1 Verder, broeders, vragen wij u en roepen wij u er in de Heere Jezus toe op, dat u, zoals u van ons ontvangen hebt hoe u moet wandelen en God behagen, daarin nog meer overvloedig wordt.
2 Want u weet welke bevelen wij u gegeven hebben op gezag van de Heere Jezus.
3 Want dit is de wil van God: uw heiliging, dat u uzelf onthoudt van de ontucht,
4 en dat ieder van u zijn lichaam weet te bezitten in heiliging en eerbaarheid,
5 en niet in hartstochtelijke begeerte, zoals de heidenen, die God niet kennen.
6 Laat niemand over zijn broeder heen lopen en hem bedriegen door zijn handelwijze, want de Heere is een Wreker van dit alles, zoals wij u ook van tevoren gezegd en bezworen hebben.
7 Want God heeft ons niet geroepen tot onreinheid, maar tot leven in heiliging.

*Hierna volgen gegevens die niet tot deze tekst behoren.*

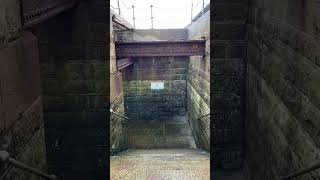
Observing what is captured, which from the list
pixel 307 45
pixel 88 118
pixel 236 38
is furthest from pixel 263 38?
pixel 88 118

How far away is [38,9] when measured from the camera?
418 cm

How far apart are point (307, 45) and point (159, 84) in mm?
14770

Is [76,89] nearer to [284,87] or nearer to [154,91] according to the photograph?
[284,87]

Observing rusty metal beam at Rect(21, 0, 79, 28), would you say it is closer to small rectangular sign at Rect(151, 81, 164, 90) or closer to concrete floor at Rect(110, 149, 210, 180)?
concrete floor at Rect(110, 149, 210, 180)

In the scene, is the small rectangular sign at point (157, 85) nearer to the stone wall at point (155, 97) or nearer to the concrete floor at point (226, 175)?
the stone wall at point (155, 97)

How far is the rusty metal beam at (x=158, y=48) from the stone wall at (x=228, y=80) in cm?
461

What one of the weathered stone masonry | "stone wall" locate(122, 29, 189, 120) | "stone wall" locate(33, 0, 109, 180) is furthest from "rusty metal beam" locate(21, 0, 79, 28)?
"stone wall" locate(122, 29, 189, 120)

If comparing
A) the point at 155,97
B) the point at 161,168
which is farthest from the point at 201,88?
the point at 161,168

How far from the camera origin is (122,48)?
459 inches

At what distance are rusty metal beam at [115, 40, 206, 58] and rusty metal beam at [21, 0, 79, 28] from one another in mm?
5817

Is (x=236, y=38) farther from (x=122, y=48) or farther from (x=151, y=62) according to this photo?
(x=151, y=62)

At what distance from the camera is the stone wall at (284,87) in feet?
9.72

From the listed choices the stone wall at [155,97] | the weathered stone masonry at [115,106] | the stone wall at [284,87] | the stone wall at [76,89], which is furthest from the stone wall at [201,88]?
the stone wall at [284,87]

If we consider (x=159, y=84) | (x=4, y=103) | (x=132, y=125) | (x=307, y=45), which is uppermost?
(x=307, y=45)
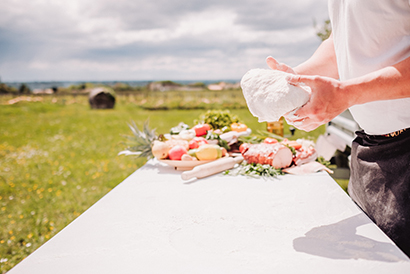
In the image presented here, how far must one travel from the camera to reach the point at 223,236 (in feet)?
3.77

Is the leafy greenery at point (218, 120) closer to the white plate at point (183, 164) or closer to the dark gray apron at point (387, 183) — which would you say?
the white plate at point (183, 164)

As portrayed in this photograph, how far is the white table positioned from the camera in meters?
0.97

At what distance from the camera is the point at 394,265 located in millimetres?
924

8 Daarom, wie dit verwerpt, verwerpt niet een mens, maar God, Die ook Zijn Heilige Geest in ons heeft gegeven.
9 Wat nu de broederliefde betreft, hebt u het niet nodig dat ik u schrijf, want u bent zelf door God onderwezen om elkaar lief te hebben.
10 Want u doet dat ook ten opzichte van alle broeders die in heel Macedonië zijn. Wij roepen u er echter toe op, broeders, dat nog veel meer te doen,
11 en er een eer in te stellen rustig te zijn en uw eigen zaken te behartigen en te werken met uw eigen handen, zoals wij u bevolen hebben,
12 opdat u op een gepaste wijze wandelt ten opzichte van hen die buitenstaan, en niets nodig hebt.